TASK BRIEF:
Since only part of the material is needed, please repeat exactly the line that includes "首先，培训内容丰富多样。培训" and every line after it, up to the last.

************

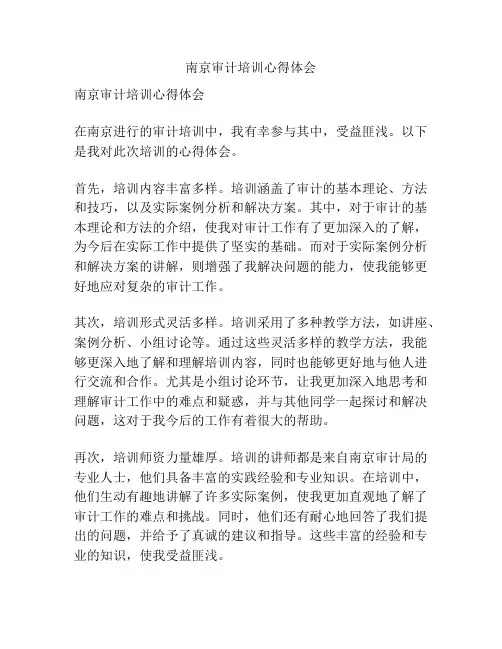 南京审计培训心得体会

南京审计培训心得体会

在南京进行的审计培训中，我有幸参与其中，受益匪浅。以下是我对此次培训的心得体会。

首先，培训内容丰富多样。培训涵盖了审计的基本理论、方法和技巧，以及实际案例分析和解决方案。其中，对于审计的基本理论和方法的介绍，使我对审计工作有了更加深入的了解，为今后在实际工作中提供了坚实的基础。而对于实际案例分析和解决方案的讲解，则增强了我解决问题的能力，使我能够更好地应对复杂的审计工作。

其次，培训形式灵活多样。培训采用了多种教学方法，如讲座、案例分析、小组讨论等。通过这些灵活多样的教学方法，我能够更深入地了解和理解培训内容，同时也能够更好地与他人进行交流和合作。尤其是小组讨论环节，让我更加深入地思考和理解审计工作中的难点和疑惑，并与其他同学一起探讨和解决问题，这对于我今后的工作有着很大的帮助。

再次，培训师资力量雄厚。培训的讲师都是来自南京审计局的专业人士，他们具备丰富的实践经验和专业知识。在培训中，他们生动有趣地讲解了许多实际案例，使我更加直观地了解了审计工作的难点和挑战。同时，他们还有耐心地回答了我们提出的问题，并给予了真诚的建议和指导。这些丰富的经验和专业的知识，使我受益匪浅。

************

RESPONSE AREA:
首先，培训内容丰富多样。培训涵盖了审计的基本理论、方法和技巧，以及实际案例分析和解决方案。其中，对于审计的基本理论和方法的介绍，使我对审计工作有了更加深入的了解，为今后在实际工作中提供了坚实的基础。而对于实际案例分析和解决方案的讲解，则增强了我解决问题的能力，使我能够更好地应对复杂的审计工作。

其次，培训形式灵活多样。培训采用了多种教学方法，如讲座、案例分析、小组讨论等。通过这些灵活多样的教学方法，我能够更深入地了解和理解培训内容，同时也能够更好地与他人进行交流和合作。尤其是小组讨论环节，让我更加深入地思考和理解审计工作中的难点和疑惑，并与其他同学一起探讨和解决问题，这对于我今后的工作有着很大的帮助。

再次，培训师资力量雄厚。培训的讲师都是来自南京审计局的专业人士，他们具备丰富的实践经验和专业知识。在培训中，他们生动有趣地讲解了许多实际案例，使我更加直观地了解了审计工作的难点和挑战。同时，他们还有耐心地回答了我们提出的问题，并给予了真诚的建议和指导。这些丰富的经验和专业的知识，使我受益匪浅。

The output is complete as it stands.